Specifically, much of the "weight" of the solution involves traversing the data structure. All of the actual tree modification is isolated in the :concat defmethod. It would be better if traversing the data structure was a separate and generic operation.

Data traversal with clojure.walk

Clojure's core API includes a library, clojure.walk, that is specifically for traversing data structures. The library's functionality is based on a core function named walk, although walk is rarely directly called. Instead, it is far more common to access the functionality via the prewalk and postwalk functions. Both functions walk the tree in depth-first order but they differ in whether a node is visited before or after its children. Both versions take a function to apply at each node that returns a replacement node (or the original node).

For example, Listing 9 shows a postwalk operating on a heterogeneous tree of data. We first walk the tree and pass a function that merely prints the node being visited and returns the node.
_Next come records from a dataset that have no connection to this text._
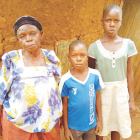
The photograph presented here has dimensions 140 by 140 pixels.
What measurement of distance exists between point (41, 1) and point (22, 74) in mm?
1020

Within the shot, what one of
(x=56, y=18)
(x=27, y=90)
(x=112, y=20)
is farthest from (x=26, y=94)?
(x=56, y=18)

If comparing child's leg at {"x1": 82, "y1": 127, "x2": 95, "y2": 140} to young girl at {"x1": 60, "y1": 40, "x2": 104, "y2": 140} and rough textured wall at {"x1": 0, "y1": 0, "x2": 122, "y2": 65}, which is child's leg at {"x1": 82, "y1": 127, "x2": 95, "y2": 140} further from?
rough textured wall at {"x1": 0, "y1": 0, "x2": 122, "y2": 65}

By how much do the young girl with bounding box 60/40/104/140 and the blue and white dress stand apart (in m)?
0.20

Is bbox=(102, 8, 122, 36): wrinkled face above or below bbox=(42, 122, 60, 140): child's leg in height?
above

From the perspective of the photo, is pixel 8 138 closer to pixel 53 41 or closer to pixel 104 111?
pixel 104 111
Then we call postwalk, passing in a function that looks for integers and increments them by one, leaving everything else the same.

Listing 9. The postwalk function at work
user> (def data [[1 :foo] [2 [3 [4 "abc"]] 5]])
#'user/data user> (require ['clojure.walk :as 'walk])
nil user> (walk/postwalk #(do (println "visiting:" %) %) data)
visiting: 1
visiting: :foo
visiting: [1 :foo]
visiting: 2
visiting: 3
visiting: 4
visiting: abc
visiting: [4 abc]
visiting: [3 [4 abc]]
visiting: 5
visiting: [2 [3 [4 abc]] 5]
visiting: [[1 :foo] [2 [3 [4 abc]] 5]]
[[1 :foo] [2 [3 [4 "abc"]] 5]] user> (walk/postwalk #(if (number? %) (inc %) %) data)
[[2 :foo] [3 [4 [5 "abc"]] 6]]

Using postwalk and prewalk is beneficial because they already understand how to walk almost all of the core Clojure data structures — such as vectors, lists, sets, and maps (exceptions include sorted maps and records). When using clojure.walk, we don't need to specify any navigation code; instead we supply only the essential code that finds the node to modify and modifies it.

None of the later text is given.